#### Aim of the exercise:
Report each line of the material below that contains the string "sleeve". Case counts.

(Stored dataset items)
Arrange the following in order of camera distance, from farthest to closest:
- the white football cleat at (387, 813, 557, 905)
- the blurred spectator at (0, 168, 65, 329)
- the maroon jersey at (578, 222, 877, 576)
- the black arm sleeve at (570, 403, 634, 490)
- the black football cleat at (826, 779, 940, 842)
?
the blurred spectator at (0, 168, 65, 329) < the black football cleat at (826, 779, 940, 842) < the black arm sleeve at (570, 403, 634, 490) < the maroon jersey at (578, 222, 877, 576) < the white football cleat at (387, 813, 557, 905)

#### Result for this exercise:
- the black arm sleeve at (570, 403, 634, 490)
the blurred spectator at (0, 168, 65, 329) < the black football cleat at (826, 779, 940, 842) < the black arm sleeve at (570, 403, 634, 490) < the maroon jersey at (578, 222, 877, 576) < the white football cleat at (387, 813, 557, 905)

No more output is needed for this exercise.